Paste your full draft of 'Portfolio Hosting Options: Articulate Rise, Personal Site, GitHub, and Other Choices' below this instruction. After you paste, run a detailed SEO audit checklist that includes: keyword placement and density for the primary and secondary keywords, E-E-A-T gaps and suggestions to add expert citations or personal experience, an estimated readability score (e.g., Flesch-Kincaid) and actionable editing tips to hit a conversational grade 8–10, heading hierarchy and any H2/H3 misuse, duplicate angle risk compared to common SERP results and suggested unique angles to emphasize, content freshness signals (dates, stats, releases) to add, and five specific improvement suggestions prioritized by impact. Output format: return a numbered checklist with short actionable items and an overall score out of 100 for SEO readiness.

Common mistakes when writing about where to host instructional design portfolio

These are the failure patterns that usually make the article thin, vague, or less credible for search and citation.

M1

Treating 'portfolio hosting' as purely aesthetic and not evaluating hiring-manager needs (visibility, interactivity, evidence-of-learning).

M2

Recommending Articulate Rise or Storyline without clarifying export/share limits, LMS compatibility, or subscription costs.

M3

Suggesting GitHub without giving a non-developer workflow (README-based demos, GitHub Pages steps) that teachers can actually implement.

M4

Missing accessibility and mobile-view testing for hosted demos—many Rise outputs and custom sites fail WCAG basics by default.

M5

Failing to include clear, short setup checklists for each platform so readers can replicate the hosting quickly.

M6

Not providing example projects mapped to each platform (what to put where) which confuses novice readers.

M7

Overloading the article with jargon (SCORM, xAPI) without plain-English explanations tied to hiring signals.

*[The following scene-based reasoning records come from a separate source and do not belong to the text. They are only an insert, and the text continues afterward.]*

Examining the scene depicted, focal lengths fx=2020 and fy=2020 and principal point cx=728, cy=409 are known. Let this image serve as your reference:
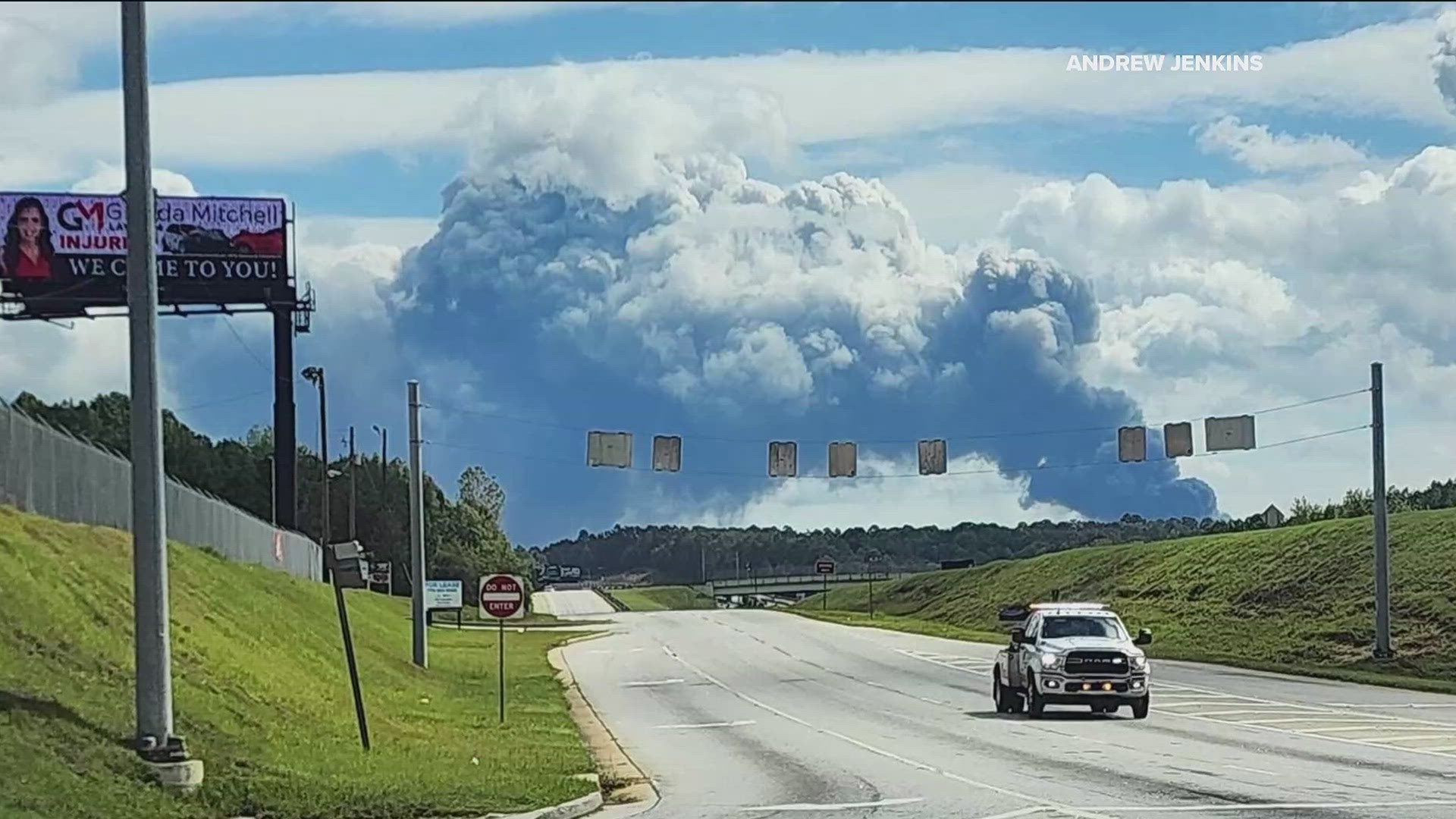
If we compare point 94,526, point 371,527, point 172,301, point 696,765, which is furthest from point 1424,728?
point 371,527

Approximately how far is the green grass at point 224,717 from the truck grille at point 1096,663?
8.85 meters

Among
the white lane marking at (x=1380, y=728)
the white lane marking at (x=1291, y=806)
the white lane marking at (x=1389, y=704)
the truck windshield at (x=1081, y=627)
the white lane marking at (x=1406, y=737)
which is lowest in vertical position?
the white lane marking at (x=1389, y=704)

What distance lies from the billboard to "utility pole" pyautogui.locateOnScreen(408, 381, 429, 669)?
9888 mm

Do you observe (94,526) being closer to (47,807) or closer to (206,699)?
(206,699)

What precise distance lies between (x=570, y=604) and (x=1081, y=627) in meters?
108

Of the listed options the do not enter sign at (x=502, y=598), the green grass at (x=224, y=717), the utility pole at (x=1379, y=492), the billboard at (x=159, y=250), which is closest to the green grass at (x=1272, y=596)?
the utility pole at (x=1379, y=492)

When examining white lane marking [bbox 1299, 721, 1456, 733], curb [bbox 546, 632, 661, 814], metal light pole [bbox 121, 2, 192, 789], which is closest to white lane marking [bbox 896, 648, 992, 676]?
curb [bbox 546, 632, 661, 814]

How to make where to host instructional design portfolio stronger

Use these refinements to improve specificity, trust signals, and the final draft quality before publishing.

T1

When recommending a personal site, supply a 3-file minimum: index page with 2–3 project cards, one live demo link (Rise/SCORM embed or GitHub Pages), and a downloadable PDF resume—this reduces friction for recruiters.

T2

For Rise projects, export both a Share link and a downloadable ZIP (for LMS or portfolio backups) and explain how to include a short video walkthrough to demonstrate interactivity to non-technical reviewers.

T3

Use GitHub Pages for lightweight interactive demos by pairing a README-based case study with an embedded interactive prototype (host prototype on CodePen or Netlify) and link to it from GitHub — this is easier than full static site builds.

T4

Include microcopy on each project page that highlights the learning goal, your role, constraints, and measurable outcomes (time-on-task, pilot user feedback) — hiring managers look for impact statements.

T5

Add a small benchmarking table in the article comparing load time, interactivity support, cost, and accessibility compliance for each platform to help quick decisions.

T6

Recommend an email pitch template to accompany portfolio links when applying—this increases click-through from hiring managers and can be A/B tested.

T7

Encourage using a free tracking parameter (UTM) on portfolio links shared with employers to measure which platform drives more engagement from real recruiter clicks.